Sumedang.inakor.id- Sekda Tuti Ruswati menegaskan pentingnya kedisiplinan, tanggung jawab, dan peningkatan kinerja Aparatur Sipil Negara (ASN). Tuti menyoroti tingkat kehadiran ASN dalam apel. Berdasarkan pengecekan pada sejumlah bagian, masih terdapat ASN yang tidak hadir sehingga secara keseluruhan jumlah ketidakhadiran disebut mendekati 30 orang.

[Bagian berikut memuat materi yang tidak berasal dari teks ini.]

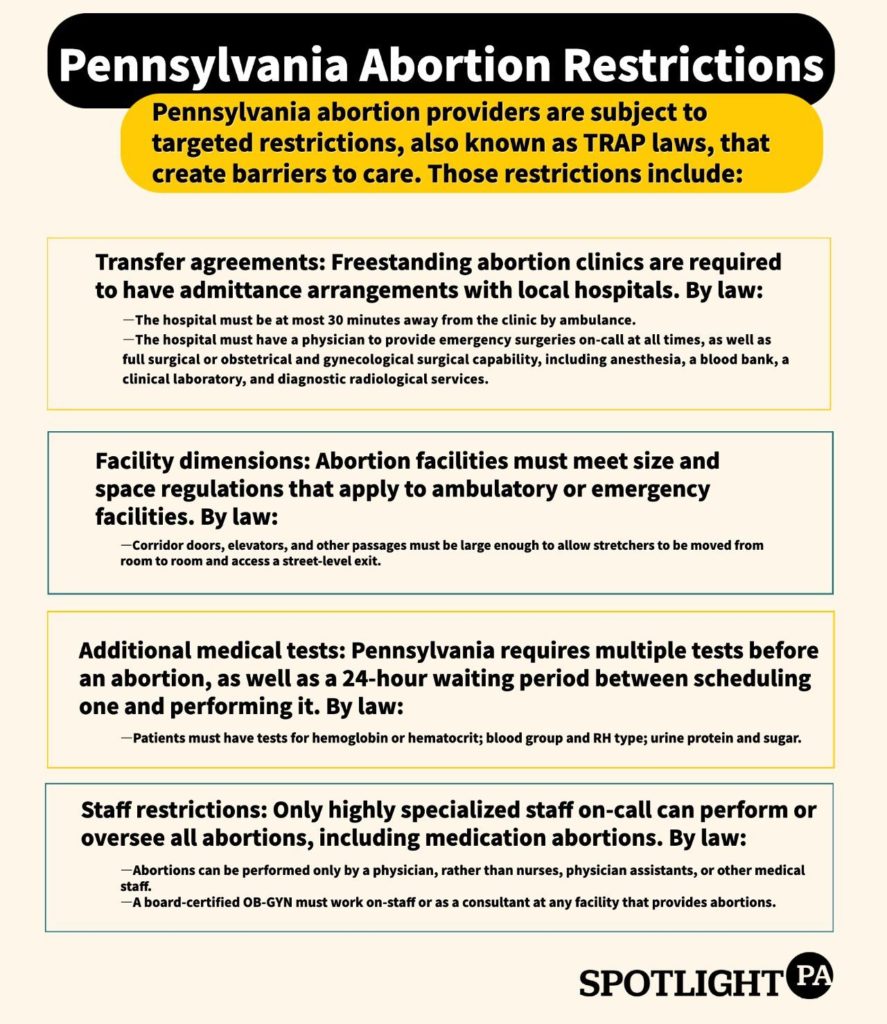 Pennsylvania Abortion Restrictions

Pennsylvania abortion providers are subject to targeted restrictions, also known as TRAP laws, that create barriers to care. Those restrictions include:

Transfer agreements: Freestanding abortion clinics are required to have admittance arrangements with local hospitals. By law:

—The hospital must be at most 30 minutes away from the clinic by ambulance.
—The hospital must have a physician to provide emergency surgeries on-call at all times, as well as full surgical or obstetrical and gynecological surgical capability, including anesthesia, a blood bank, a clinical laboratory, and diagnostic radiological services.

Facility dimensions: Abortion facilities must meet size and space regulations that apply to ambulatory or emergency facilities. By law:

—Corridor doors, elevators, and other passages must be large enough to allow stretchers to be moved from room to room and access a street-level exit.

Additional medical tests: Pennsylvania requires multiple tests before an abortion, as well as a 24-hour waiting period between scheduling one and performing it. By law:

—Patients must have tests for hemoglobin or hematocrit; blood group and RH type; urine protein and sugar.

Staff restrictions: Only highly specialized staff on-call can perform or oversee all abortions, including medication abortions. By law:

—Abortions can be performed only by a physician, rather than nurses, physician assistants, or other medical staff.
—A board-certified OB-GYN must work on-staff or as a consultant at any facility that provides abortions.

SPOTLIGHT PA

Tuti meminta para kepala bagian dan atasan langsung untuk mengevaluasi kehadiran pegawai serta memastikan alasan ketidakhadiran dapat dipertanggungjawabkan. “Yang sakit mudah-mudahan diberikan kesembuhan tetapi yang malas harus dibina,” tegas Tuti saat memimpin Apel Pagi di di Lapangan Apel Setda PPS, Senin (14/9/2026).

banner 336x280

Menurut Tuti, kedisiplinan bukan sekadar kewajiban mengikuti apel, tetapi merupakan bagian dari budaya kerja ASN. Setda memiliki posisi strategis dalam pemerintahan, termasuk dalam perumusan kebijakan dan mendukung kelancaran kerja pimpinan daerah.

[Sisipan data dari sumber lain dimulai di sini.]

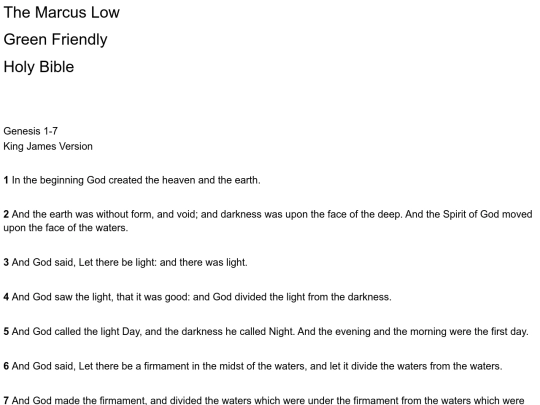 The Marcus Low

Green Friendly

Holy Bible

Genesis 1-7
King James Version

1 In the beginning God created the heaven and the earth.

2 And the earth was without form, and void; and darkness was upon the face of the deep. And the Spirit of God moved upon the face of the waters.

3 And God said, Let there be light: and there was light.

4 And God saw the light, that it was good: and God divided the light from the darkness.

5 And God called the light Day, and the darkness he called Night. And the evening and the morning were the first day.

6 And God said, Let there be a firmament in the midst of the waters, and let it divide the waters from the waters.

7 And God made the firmament, and divided the waters which were under the firmament from the waters which were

“Jangan menganggap pekerjaan kecil. Surat yang tidak dikerjakan satu hari saja bisa berdampak terhadap kebijakan pimpinan apabila surat tersebut penting dan harus segera ditindaklanjuti,” ujarnya.

Tuti juga mengingatkan agar nilai-nilai BerAKHLAK tidak berhenti pada slogan yang dibacakan saat apel, tetapi benar-benar diterapkan dalam pekerjaan sehari-hari. Nilai Berorientasi Pelayanan, misalnya, harus diwujudkan melalui pelaksanaan tugas secara optimal. Sementara Akuntabel berarti setiap pekerjaan harus dapat dipertanggungjawabkan, baik secara administratif maupun moral.

Dalam hal administrasi keuangan, Tuti meminta seluruh pegawai tidak menunda penyelesaian Surat Pertanggungjawaban (SPJ) maupun Laporan Kinerja Harian (LKH). “Namanya laporan kinerja harian, berarti harus dikerjakan setiap hari. Jangan ditumpuk karena akhirnya kita lupa apa yang dikerjakan,” katanya.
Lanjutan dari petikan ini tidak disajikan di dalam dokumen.